Excerpts from a spatial reasoning dataset
══════════

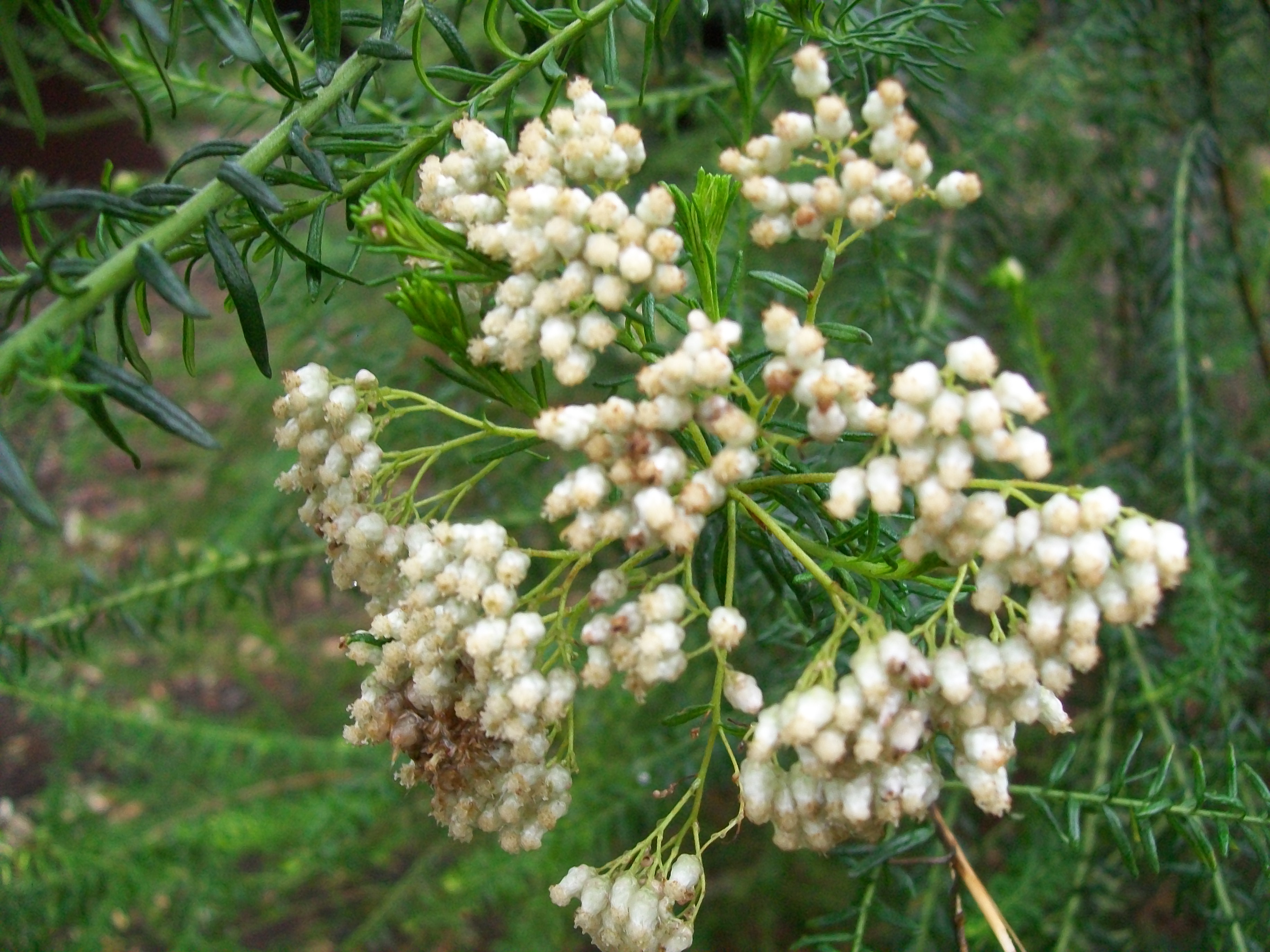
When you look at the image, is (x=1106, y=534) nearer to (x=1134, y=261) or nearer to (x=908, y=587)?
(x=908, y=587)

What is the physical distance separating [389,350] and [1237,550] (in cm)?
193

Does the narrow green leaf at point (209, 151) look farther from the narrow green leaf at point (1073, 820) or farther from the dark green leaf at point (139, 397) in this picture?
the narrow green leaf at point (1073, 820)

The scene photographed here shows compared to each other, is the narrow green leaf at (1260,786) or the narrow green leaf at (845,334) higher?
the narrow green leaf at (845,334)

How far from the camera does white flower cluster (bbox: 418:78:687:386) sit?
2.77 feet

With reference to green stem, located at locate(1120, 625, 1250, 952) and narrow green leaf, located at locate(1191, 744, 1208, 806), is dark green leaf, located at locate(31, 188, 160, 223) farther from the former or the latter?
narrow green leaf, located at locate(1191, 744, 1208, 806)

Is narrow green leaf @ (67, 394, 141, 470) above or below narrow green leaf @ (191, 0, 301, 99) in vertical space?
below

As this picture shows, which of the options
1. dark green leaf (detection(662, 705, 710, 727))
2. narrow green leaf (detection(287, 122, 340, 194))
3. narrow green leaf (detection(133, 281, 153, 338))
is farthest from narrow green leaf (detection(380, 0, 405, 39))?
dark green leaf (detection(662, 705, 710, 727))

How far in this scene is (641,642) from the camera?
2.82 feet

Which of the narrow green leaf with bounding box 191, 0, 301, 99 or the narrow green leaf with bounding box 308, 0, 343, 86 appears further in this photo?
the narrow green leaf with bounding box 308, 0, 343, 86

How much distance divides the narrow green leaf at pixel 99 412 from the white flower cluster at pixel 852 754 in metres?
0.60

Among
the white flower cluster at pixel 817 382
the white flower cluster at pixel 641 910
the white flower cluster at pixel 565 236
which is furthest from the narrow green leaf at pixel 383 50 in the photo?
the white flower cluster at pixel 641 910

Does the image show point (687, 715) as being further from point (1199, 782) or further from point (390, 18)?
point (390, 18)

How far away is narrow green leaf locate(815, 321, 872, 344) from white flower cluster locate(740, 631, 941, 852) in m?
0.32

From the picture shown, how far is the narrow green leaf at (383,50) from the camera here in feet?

══════════

DESCRIPTION OF THE TASK: Can you format the items above as a JSON list of strings, one string per line, with blank lines and the pictures left out?

OUTPUT:
[
  "When you look at the image, is (x=1106, y=534) nearer to (x=1134, y=261) or nearer to (x=908, y=587)?",
  "(x=908, y=587)",
  "What is the physical distance separating [389,350] and [1237,550] (in cm)?",
  "193",
  "Does the narrow green leaf at point (209, 151) look farther from the narrow green leaf at point (1073, 820) or farther from the dark green leaf at point (139, 397) in this picture?",
  "the narrow green leaf at point (1073, 820)",
  "The scene photographed here shows compared to each other, is the narrow green leaf at (1260,786) or the narrow green leaf at (845,334) higher?",
  "the narrow green leaf at (845,334)",
  "How far from the camera does white flower cluster (bbox: 418:78:687:386) sit?",
  "2.77 feet",
  "With reference to green stem, located at locate(1120, 625, 1250, 952) and narrow green leaf, located at locate(1191, 744, 1208, 806), is dark green leaf, located at locate(31, 188, 160, 223) farther from the former or the latter?",
  "narrow green leaf, located at locate(1191, 744, 1208, 806)",
  "Is narrow green leaf @ (67, 394, 141, 470) above or below narrow green leaf @ (191, 0, 301, 99) in vertical space?",
  "below",
  "As this picture shows, which of the options",
  "1. dark green leaf (detection(662, 705, 710, 727))",
  "2. narrow green leaf (detection(287, 122, 340, 194))",
  "3. narrow green leaf (detection(133, 281, 153, 338))",
  "is farthest from narrow green leaf (detection(380, 0, 405, 39))?",
  "dark green leaf (detection(662, 705, 710, 727))",
  "How far in this scene is (641,642) from the camera?",
  "2.82 feet",
  "Which of the narrow green leaf with bounding box 191, 0, 301, 99 or the narrow green leaf with bounding box 308, 0, 343, 86 appears further in this photo?",
  "the narrow green leaf with bounding box 308, 0, 343, 86",
  "How much distance divides the narrow green leaf at pixel 99 412 from the white flower cluster at pixel 852 754 in metres?",
  "0.60",
  "Among",
  "the white flower cluster at pixel 817 382",
  "the white flower cluster at pixel 641 910",
  "the white flower cluster at pixel 565 236",
  "which is furthest from the narrow green leaf at pixel 383 50 in the photo?",
  "the white flower cluster at pixel 641 910",
  "Does the image show point (687, 715) as being further from point (1199, 782) or further from point (390, 18)?",
  "point (390, 18)",
  "How far away is narrow green leaf locate(815, 321, 872, 344) from white flower cluster locate(740, 631, 941, 852) in m?",
  "0.32",
  "From the picture shown, how far is the narrow green leaf at (383,50) from the camera here in feet?"
]